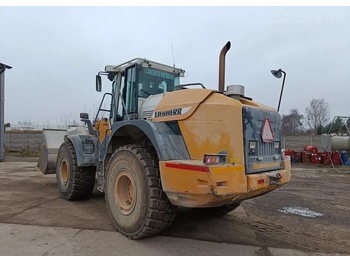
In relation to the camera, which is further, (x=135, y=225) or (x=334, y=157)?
(x=334, y=157)

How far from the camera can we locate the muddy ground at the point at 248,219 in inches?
165

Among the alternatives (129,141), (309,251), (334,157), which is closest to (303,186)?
(309,251)

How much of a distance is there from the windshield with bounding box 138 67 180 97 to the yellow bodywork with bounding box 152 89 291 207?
1.29 m

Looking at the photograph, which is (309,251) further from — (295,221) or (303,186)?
(303,186)

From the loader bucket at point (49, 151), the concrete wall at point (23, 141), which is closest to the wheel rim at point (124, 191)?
the loader bucket at point (49, 151)

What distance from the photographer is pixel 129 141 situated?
4.94 m

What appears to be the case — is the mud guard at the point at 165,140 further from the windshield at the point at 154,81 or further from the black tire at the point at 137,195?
the windshield at the point at 154,81

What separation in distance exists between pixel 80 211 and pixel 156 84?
2.77 metres

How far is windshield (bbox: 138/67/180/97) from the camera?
522 cm

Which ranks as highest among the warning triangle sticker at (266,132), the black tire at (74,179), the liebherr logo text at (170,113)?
the liebherr logo text at (170,113)

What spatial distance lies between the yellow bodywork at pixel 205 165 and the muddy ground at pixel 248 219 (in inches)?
36.1

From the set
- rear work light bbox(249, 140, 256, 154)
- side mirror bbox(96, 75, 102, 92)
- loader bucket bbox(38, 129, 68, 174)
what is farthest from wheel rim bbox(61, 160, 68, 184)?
rear work light bbox(249, 140, 256, 154)

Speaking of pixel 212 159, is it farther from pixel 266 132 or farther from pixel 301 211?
pixel 301 211

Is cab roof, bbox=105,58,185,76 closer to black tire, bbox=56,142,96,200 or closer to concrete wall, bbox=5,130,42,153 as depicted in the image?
black tire, bbox=56,142,96,200
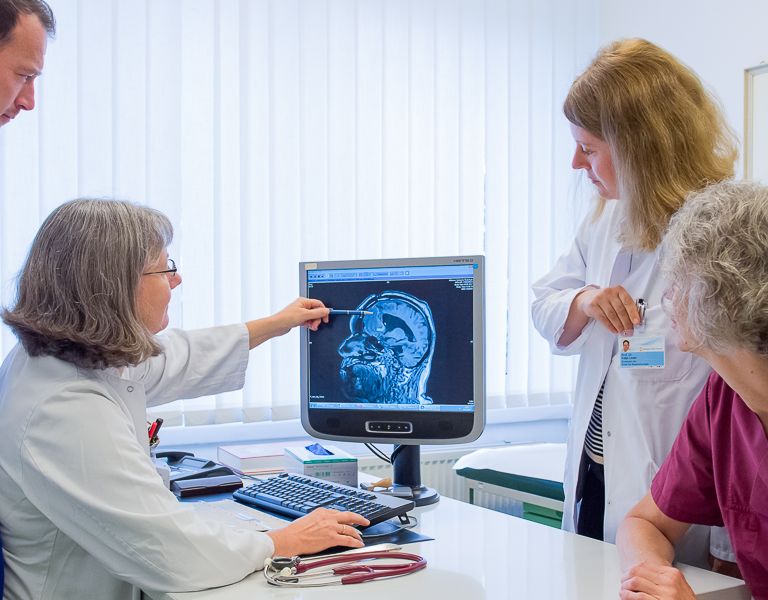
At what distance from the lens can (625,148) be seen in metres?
1.54

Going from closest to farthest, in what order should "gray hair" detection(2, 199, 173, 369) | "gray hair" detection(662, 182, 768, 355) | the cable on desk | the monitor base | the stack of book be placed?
"gray hair" detection(662, 182, 768, 355)
"gray hair" detection(2, 199, 173, 369)
the cable on desk
the monitor base
the stack of book

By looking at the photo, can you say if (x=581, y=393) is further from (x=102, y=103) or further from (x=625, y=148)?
(x=102, y=103)

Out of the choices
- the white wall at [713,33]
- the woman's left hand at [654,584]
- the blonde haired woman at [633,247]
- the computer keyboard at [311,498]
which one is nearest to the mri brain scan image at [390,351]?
the computer keyboard at [311,498]

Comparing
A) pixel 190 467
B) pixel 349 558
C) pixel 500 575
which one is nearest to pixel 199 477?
pixel 190 467

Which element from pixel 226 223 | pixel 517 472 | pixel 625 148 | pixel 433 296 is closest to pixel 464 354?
pixel 433 296

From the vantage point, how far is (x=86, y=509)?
120 cm

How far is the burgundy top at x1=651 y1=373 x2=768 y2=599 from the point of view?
1.22 m

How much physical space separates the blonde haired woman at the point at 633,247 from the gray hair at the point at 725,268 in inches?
12.9

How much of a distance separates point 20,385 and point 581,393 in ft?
3.50

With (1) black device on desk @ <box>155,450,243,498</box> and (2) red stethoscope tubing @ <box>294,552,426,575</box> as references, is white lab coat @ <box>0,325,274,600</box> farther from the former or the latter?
(1) black device on desk @ <box>155,450,243,498</box>

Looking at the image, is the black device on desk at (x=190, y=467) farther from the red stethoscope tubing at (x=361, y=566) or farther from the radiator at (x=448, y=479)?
the radiator at (x=448, y=479)

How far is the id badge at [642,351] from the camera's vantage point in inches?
59.9

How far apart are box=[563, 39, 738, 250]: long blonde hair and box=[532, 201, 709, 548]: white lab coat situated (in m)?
0.10

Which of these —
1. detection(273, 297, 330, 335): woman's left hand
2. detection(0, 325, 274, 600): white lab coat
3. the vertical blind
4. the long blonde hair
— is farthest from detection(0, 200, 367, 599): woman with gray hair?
the vertical blind
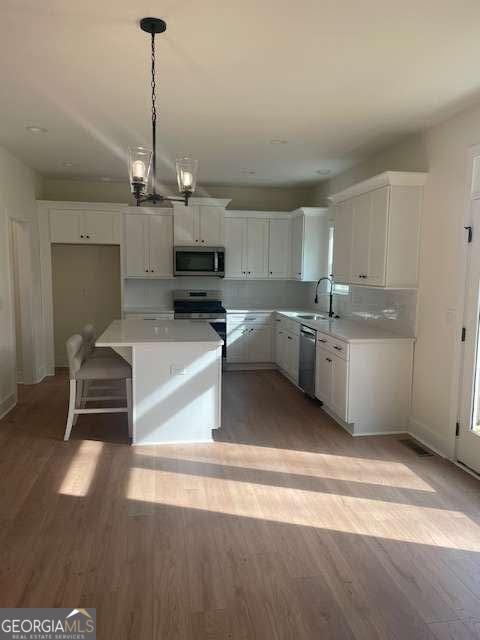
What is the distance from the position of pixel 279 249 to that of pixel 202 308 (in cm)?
140

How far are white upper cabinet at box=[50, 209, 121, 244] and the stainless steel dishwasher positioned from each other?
+++
> What the task requires: Leave out every picture and write out exactly the lines running from the line containing "How much of a distance separates" to the end of the listing above.

> Reply to the task:
How much of a distance separates point 20,385 and point 581,393 in ft?
3.50

With (1) black device on desk @ <box>155,450,243,498</box> and (2) red stethoscope tubing @ <box>294,552,426,575</box> as references, is white lab coat @ <box>0,325,274,600</box> farther from the former or the latter?
(1) black device on desk @ <box>155,450,243,498</box>

Looking at the image, is the black device on desk at (x=190, y=467) farther from the red stethoscope tubing at (x=361, y=566) or farther from the radiator at (x=448, y=479)?
the radiator at (x=448, y=479)

How far is the id badge at [642,351] from the camera's vantage point in inches?
59.9

How far apart are box=[563, 39, 738, 250]: long blonde hair and box=[532, 201, 709, 548]: white lab coat situated (in m)?
0.10

Which of these —
1. detection(273, 297, 330, 335): woman's left hand
2. detection(0, 325, 274, 600): white lab coat
3. the vertical blind
4. the long blonde hair
— is farthest from detection(0, 200, 367, 599): woman with gray hair?
the vertical blind
What is the distance from the position of pixel 279 249 to that of pixel 202 308 (in cm)?
140

How far are white upper cabinet at box=[50, 209, 121, 244] and the stainless steel dishwasher positioned from each other?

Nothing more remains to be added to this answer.